In the past, all three candidates for the presidency -- Democratic Senators Barack Obama and Hillary Clinton and the Republican Party's presumptive nominee Sen. John McCain -- have opposed draconian measures and supported moderate immigration initiatives.
In 2006, Obama and Clinton supported a bill, sponsored by McCain, which offered undocumented immigrants legal status on conditions such as learning English. All three also have supported a border fence.
After opponents accused McCain of supporting amnesty for undocumented workers, the Arizona senator reversed his position on the need for 'comprehensive' legislation and became a believer in 'securing the nation's borders first' before dealing with other aspects of the issue.
While 'McCain might not want to' place immigration issues at the forefront of his campaign, 'the issue will certainly be pursued by state and local Republican Party candidates, and a host of GOP [Republican] surrogates will try to drag him into the fray,' said Bacon. 'McCain will have to walk a very fine line because of the GOP's strong anti-immigrant base.'
The Democratic Party and its state and local candidates will confront a different dynamic. While party leaders will try to steer clear of discussing the issue, 'conservative candidates will be motivated to talk tough on immigration in order to get elected, and progressive Democrats will want to talk about common sense solutions to please their base,' Bacon pointed out.

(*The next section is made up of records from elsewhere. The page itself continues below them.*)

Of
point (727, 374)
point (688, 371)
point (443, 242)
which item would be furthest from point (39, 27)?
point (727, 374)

Last December, the Pew Hispanic Centre reported that 57 percent of Hispanic registered voters call themselves Democrats or say they lean toward the Democratic Party, while just 23 percent support the Republican Party.

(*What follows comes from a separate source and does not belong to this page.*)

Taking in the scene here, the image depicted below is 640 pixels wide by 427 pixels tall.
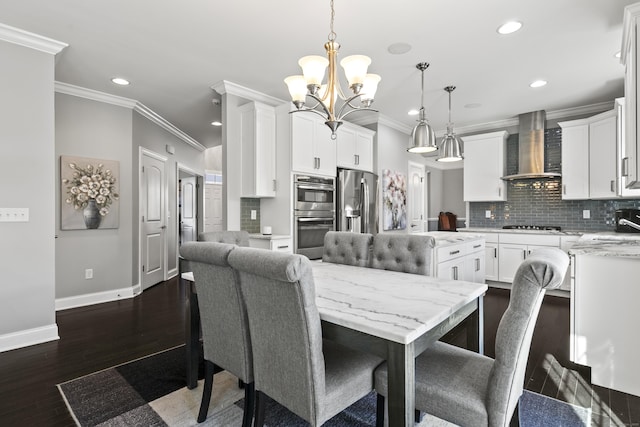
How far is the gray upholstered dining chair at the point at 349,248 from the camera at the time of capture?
7.87 feet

Latinos make up about 15 percent of the U.S. population and 9 percent of the eligible electorate, although 'If past turnout trends persist, they will make up only about 6.5 percent of those who actually turn out to vote' in November, Pew said. However, Latino voters could make a big difference in such swing states as New Mexico, Florida, Nevada and Colorado.
Over the past few months, much of the talk about the Latino vote has revolved around why a majority of Latino voters supported Clinton over Obama. The Latino vote -- excluding for the most part Florida's Republican-oriented Cuban exile community -- has been up for grabs in the past. But in the most recent election cycle, when many Republican officials and surrogates insisted on pounding undocumented workers, Latino voters began flocking in greater numbers to the Democratic Party.
'I don't think immigration is off the table,' Bacon told IPS. 'There will be continued raids, immigrant families will continue to suffer, and the potential firing of thousands of workers will make it hard to look the other way.'
Bill Berkowitz is a longtime observer of the conservative movement. His column 'Conservative Watch' documents the strategies, players, institutions, victories and defeats of the U.S. Right.